IVF_FLAT

IVF_FLAT (Inverted File + Flat) is an index for dense, floating‑point vectors. It improves search latency on large datasets by clustering vectors into partitions and only scanning the most relevant partitions at query time.

If you’re already happy with brute‑force accuracy but need faster queries at scale, IVF_FLAT is a great first “approximate” index to try.

When to use it

Use IVF_FLAT when:

• Your collection is large (hundreds of thousands to billions of vectors).
• You want faster search while keeping high accuracy.
• You can afford a bit more memory than compressed indexes (because vectors are stored as-is inside each partition).

Avoid IVF_FLAT when:

• Your dataset is small (a flat scan is often simpler and fast enough).
• You need maximum recall without tuning (use a FLAT index).

How it works

IVF_FLAT has two layers:

1. IVF (Inverted File): Milvus clusters your vectors using k‑means and creates nlist partitions.
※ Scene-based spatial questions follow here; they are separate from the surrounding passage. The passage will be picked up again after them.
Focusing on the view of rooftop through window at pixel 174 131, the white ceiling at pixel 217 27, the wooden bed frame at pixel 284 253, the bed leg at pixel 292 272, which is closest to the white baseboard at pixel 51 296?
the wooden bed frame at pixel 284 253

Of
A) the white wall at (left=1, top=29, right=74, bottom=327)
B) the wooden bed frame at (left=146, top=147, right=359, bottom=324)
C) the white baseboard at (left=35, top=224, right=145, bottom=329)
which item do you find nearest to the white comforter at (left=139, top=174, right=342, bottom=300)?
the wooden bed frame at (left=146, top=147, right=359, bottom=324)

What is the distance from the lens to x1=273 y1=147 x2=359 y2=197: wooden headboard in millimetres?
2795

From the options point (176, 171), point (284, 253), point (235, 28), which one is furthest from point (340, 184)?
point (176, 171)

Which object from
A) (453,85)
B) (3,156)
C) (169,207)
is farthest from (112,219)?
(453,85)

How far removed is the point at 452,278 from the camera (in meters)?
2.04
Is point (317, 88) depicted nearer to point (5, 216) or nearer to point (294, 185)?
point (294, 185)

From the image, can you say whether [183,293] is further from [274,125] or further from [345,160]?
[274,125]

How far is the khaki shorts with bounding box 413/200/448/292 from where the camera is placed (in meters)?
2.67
Each partition has a centroid.
2. FLAT inside each partition: Vectors inside a partition are stored in their original form (no compression), so distance calculations remain precise for the candidates you scan.

At search time, the query vector is compared to partition centroids, then Milvus searches only the top nprobe partitions for candidates.

• Higher nprobe → better recall (more partitions scanned) but slower queries.
• Lower nprobe → faster queries but potentially lower recall.

Key parameters

Build-time: nlist

nlist controls how many partitions you create.

• Bigger nlist → more partitions → fewer vectors per partition → faster scans per partition, but slower index build and more tuning required.
• Smaller nlist → fewer partitions → more vectors per partition → closer to a flat scan.

Query-time: nprobe

nprobe controls how many partitions you scan during search.

• Bigger nprobe → higher recall, higher latency.
• Smaller nprobe → lower latency, lower recall.

Create an IVF_FLAT index

Assuming you already have a vbase connection (see the Connect section in the docs), you can create an index on a vector field.

from dodil import Client
from dodil.vbase import VBaseConfig
 
c = Client(
    service_account_id="...",
    service_account_secret="...",
)
 
vbase = c.vbase.connect(
    VBaseConfig(
        host="vbase-db-<id>.infra.dodil.cloud",
        port=443,
        scheme="https",
        db_name="db_<id>",
    )
)
 
# Build an IVF_FLAT index on your dense vector field
vbase.create_index(
    collection_name="my_collection",
    field_name="embedding",
    index_name="embedding_ivf_flat",
    index_type="IVF_FLAT",
    metric_type="COSINE",  # or "L2", "IP"
    params={
        "nlist": 128,
    },
)

Notes:

• metric_type must match how you plan to measure similarity.
  • COSINE is common for normalized embeddings.
  • L2 (Euclidean) is common for raw float vectors.
  • IP (inner product) is useful for some ranking setups.
• If you change the index type or metric, you’ll typically rebuild the index.

Search with IVF_FLAT

When searching, tune nprobe to balance latency vs recall.

results = vbase.search(
    collection_name="my_collection",
    vector_field="embedding",
    data=[[0.12, 0.98, 0.33, 0.01]],
    limit=10,
    search_params={
        "params": {
            "nprobe": 8,
        }
    },
)
 
for hit in results[0]:
    print(hit["id"], hit["distance"], hit.get("payload"))

Tuning recommendations

These are practical starting points (you’ll still want to benchmark with your data):

• nlist: typically 32 → 4096 depending on dataset size.
  • If your collection is in the low millions, start around nlist=128 or 256.
  • If your collection is very large, increase nlist gradually and re-benchmark.
• nprobe: start around 8 and adjust.
  • If recall is low, increase nprobe.
  • If latency is high, reduce nprobe or revisit nlist.

A simple way to tune:

1. Fix nlist.
2. Sweep nprobe (e.g., 1, 4, 8, 16, 32 …) until recall is acceptable.
3. If you can’t reach good recall without high latency, try a different nlist.

What to expect

• IVF_FLAT is usually much faster than a flat scan on large datasets.
• Accuracy can be very close to FLAT when nprobe is sufficiently high.
• The best settings depend heavily on:
  • dataset size
  • embedding dimension
  • metric type
  • query distribution

If you want even faster search with smaller memory footprints, explore compressed indexes (like IVF_PQ / IVF_SQ8) after you’re comfortable with IVF_FLAT.